**AIM OF THE EXERCISE**
Output, exactly as written, the lines below starting at the line containing "4 Durability" and ending at the line containing "motor en versnellingsbak". Drop the pictures and keep both end lines.

★ ★ ★ ★ ★ ★ ★

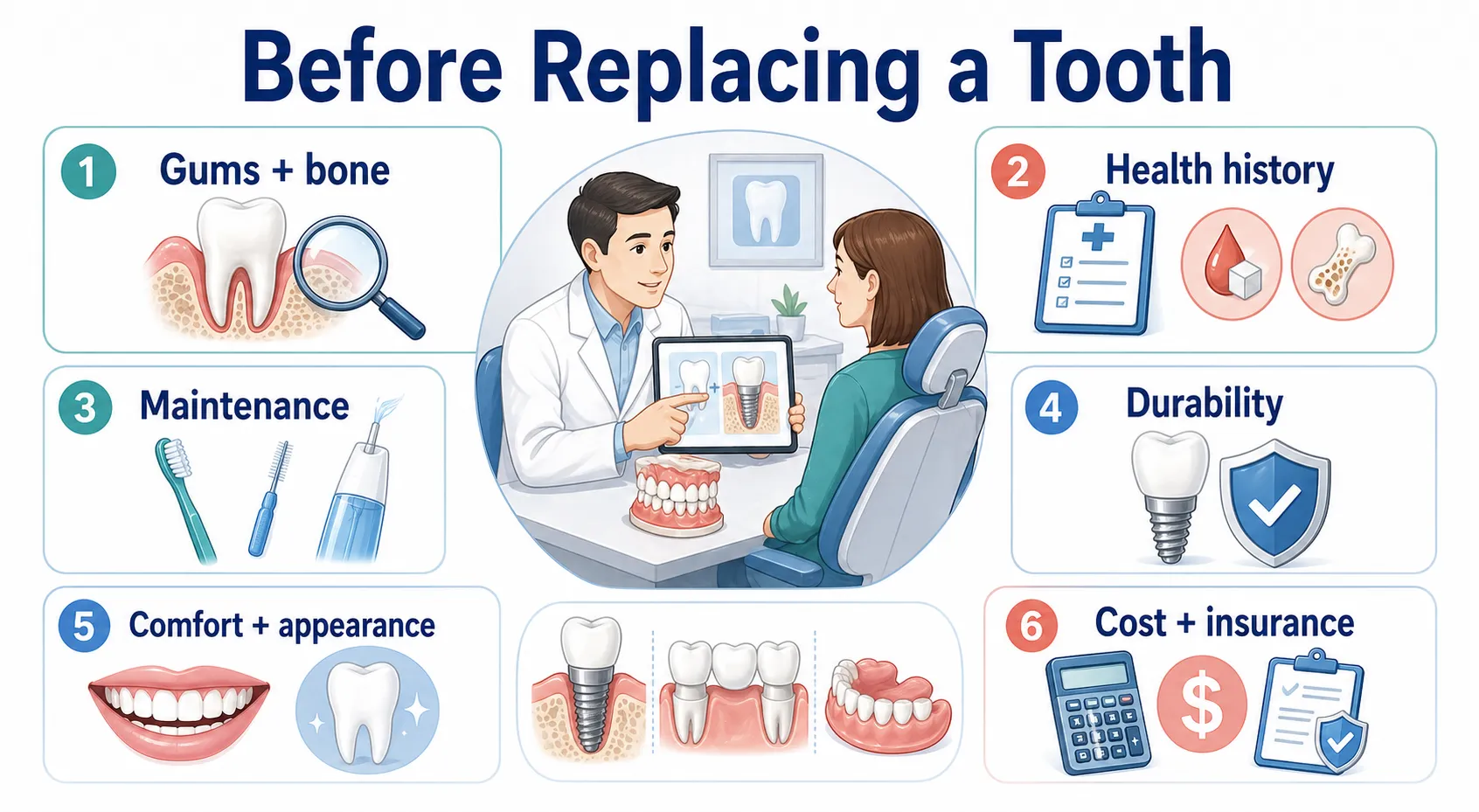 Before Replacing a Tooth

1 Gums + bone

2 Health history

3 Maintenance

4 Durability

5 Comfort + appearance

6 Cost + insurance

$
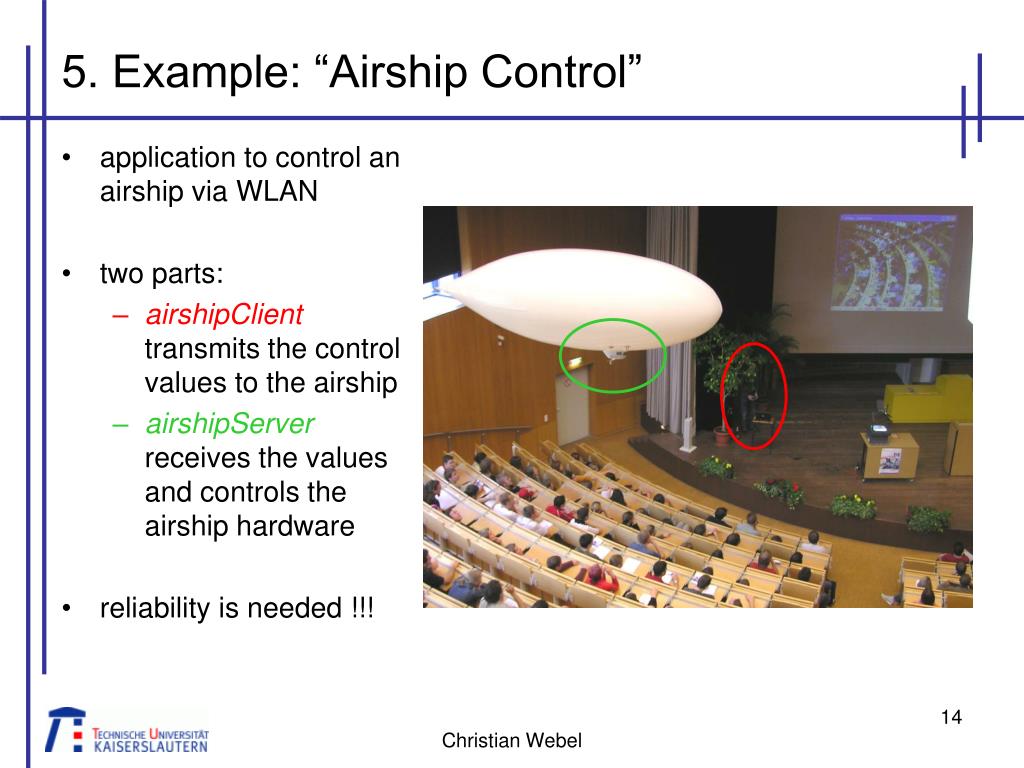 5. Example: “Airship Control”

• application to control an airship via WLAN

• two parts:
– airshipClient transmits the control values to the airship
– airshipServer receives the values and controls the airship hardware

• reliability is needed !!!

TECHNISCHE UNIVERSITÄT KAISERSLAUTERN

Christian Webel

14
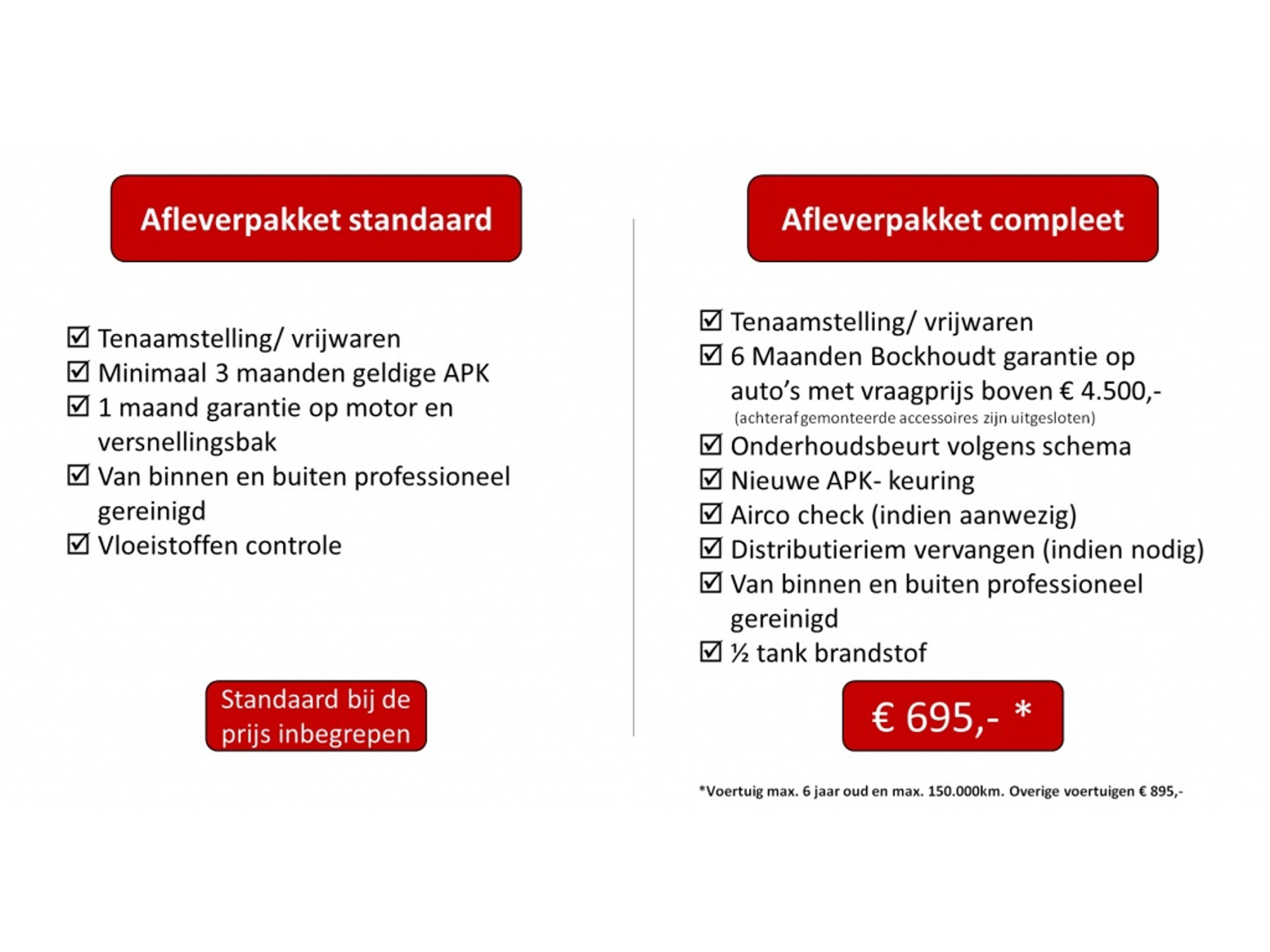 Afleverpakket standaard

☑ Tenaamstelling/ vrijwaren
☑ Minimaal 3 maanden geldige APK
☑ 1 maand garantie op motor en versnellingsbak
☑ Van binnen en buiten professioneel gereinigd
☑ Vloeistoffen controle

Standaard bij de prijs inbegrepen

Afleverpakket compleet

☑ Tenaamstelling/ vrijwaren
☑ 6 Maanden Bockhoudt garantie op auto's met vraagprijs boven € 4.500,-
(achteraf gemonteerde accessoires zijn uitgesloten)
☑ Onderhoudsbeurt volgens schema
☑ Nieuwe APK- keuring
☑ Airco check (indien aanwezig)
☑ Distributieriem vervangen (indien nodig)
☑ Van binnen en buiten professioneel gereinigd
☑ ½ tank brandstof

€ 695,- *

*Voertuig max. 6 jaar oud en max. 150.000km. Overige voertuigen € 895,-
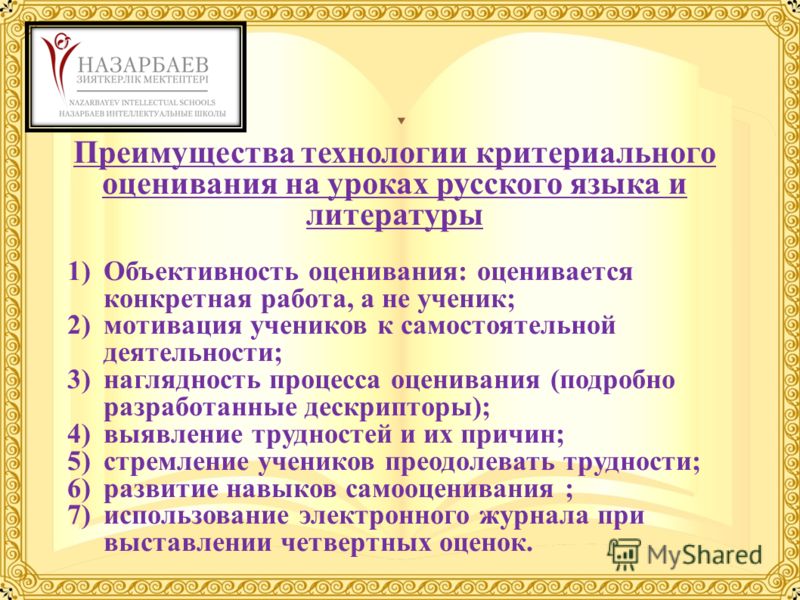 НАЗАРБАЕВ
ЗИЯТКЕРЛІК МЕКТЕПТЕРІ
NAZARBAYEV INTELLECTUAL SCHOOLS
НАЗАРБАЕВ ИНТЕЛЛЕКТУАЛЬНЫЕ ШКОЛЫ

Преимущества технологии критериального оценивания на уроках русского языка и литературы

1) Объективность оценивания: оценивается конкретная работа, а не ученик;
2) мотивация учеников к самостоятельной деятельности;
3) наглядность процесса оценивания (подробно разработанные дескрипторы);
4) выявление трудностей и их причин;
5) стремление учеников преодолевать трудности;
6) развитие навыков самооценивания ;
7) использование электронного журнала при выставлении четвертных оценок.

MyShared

★ ★ ★ ★ ★ ★ ★

**REPLY TO THE EXERCISE**
4 Durability

5 Comfort + appearance

6 Cost + insurance

$
 5. Example: “Airship Control”

• application to control an airship via WLAN

• two parts:
– airshipClient transmits the control values to the airship
– airshipServer receives the values and controls the airship hardware

• reliability is needed !!!

TECHNISCHE UNIVERSITÄT KAISERSLAUTERN

Christian Webel

14
 Afleverpakket standaard

☑ Tenaamstelling/ vrijwaren
☑ Minimaal 3 maanden geldige APK
☑ 1 maand garantie op motor en versnellingsbak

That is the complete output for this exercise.